9. To export the results as files, click on Output>Export>Text… on the menu bar. The Export dialog will open. If you want to export the results as an Excel spreadsheet, click on Output>Export>Excel… on the menu bar. (As long as the Output Results window is on top, the Output menu is available. When the Session window is on top, it is replaced with the Session menu.)
10. To save the session settings, click on the Session window so that it is active, then click on the disc icon on the toolbar or select File>Save on the menu bar. This will save the Joinpoint Session file (i.e. Sample.Crude.Rate.Calculation.Session.jps) with all the information you have loaded or set on each of the tabs above.

The following graph is the result of the session in the example for a maximum of 3 joinpoints. It is a scatter plot of the crude colorectal cancer incidence from SEER, for males and females from 1993 to 2013. A Joinpoint Model is also drawn on this graph. In this case, the model is four line segments joined at the joinpoints of 1995, 1998, and 2008. The model decreases until 1995, it increases again until 1998, decreases until 2008 and then decreases more until 2013. The APCs (Annual Percent Change) indicate the magnitude of the trend for each segment or time period.

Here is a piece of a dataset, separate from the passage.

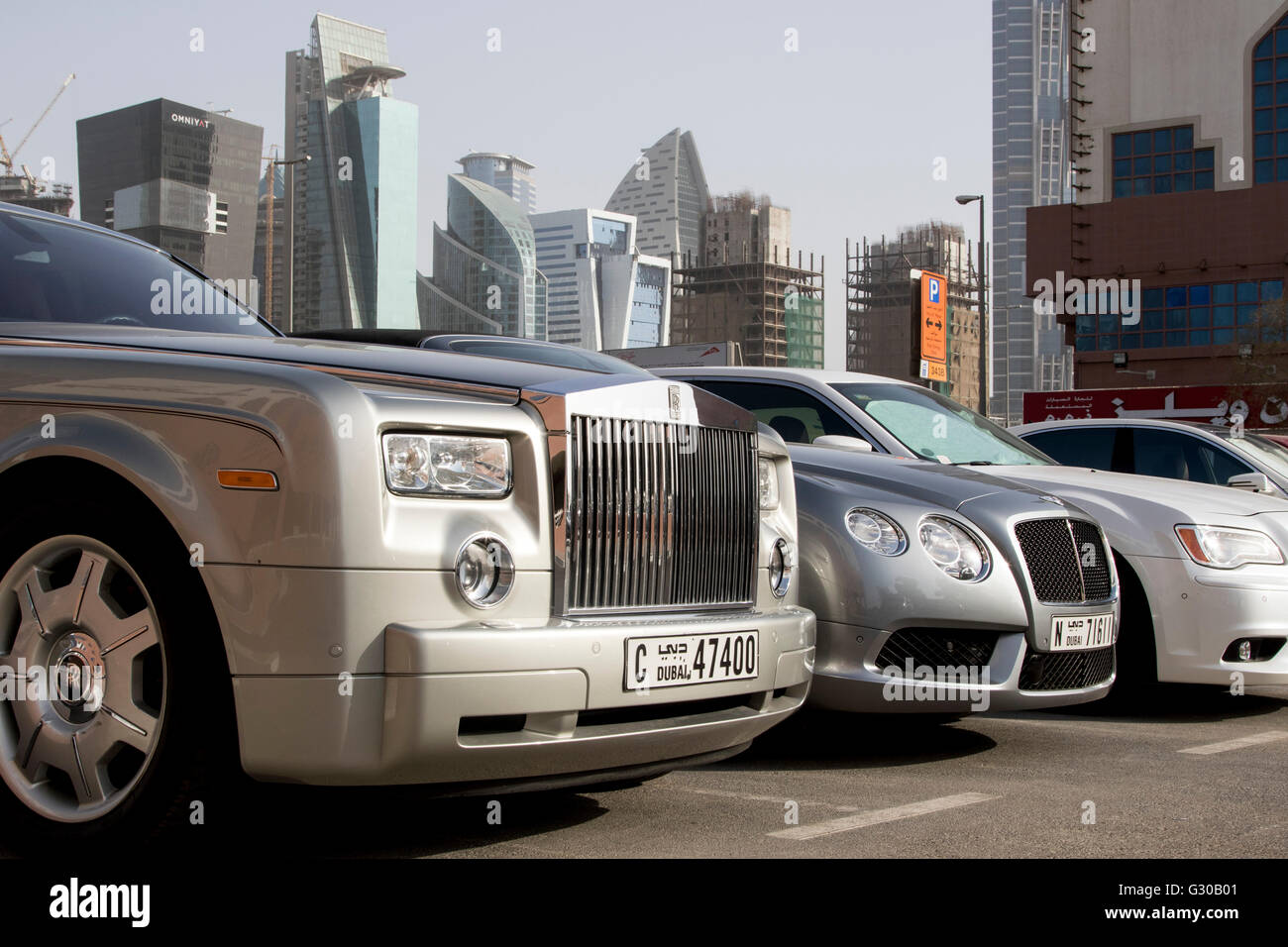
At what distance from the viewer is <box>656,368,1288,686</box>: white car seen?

This example is an analysis of trends in colorectal cancer crude incidence rates from 1993-2013 in the SEER cancer registries. The input data file used contains counts and populations which Joinpoint used to produce crude incidence rates and standard errors by year of diagnosis and sex. We used the SEER*Stat software to generate the counts (and associated populations) for colorectal cancer in the 9 SEER registries, 1993-2013.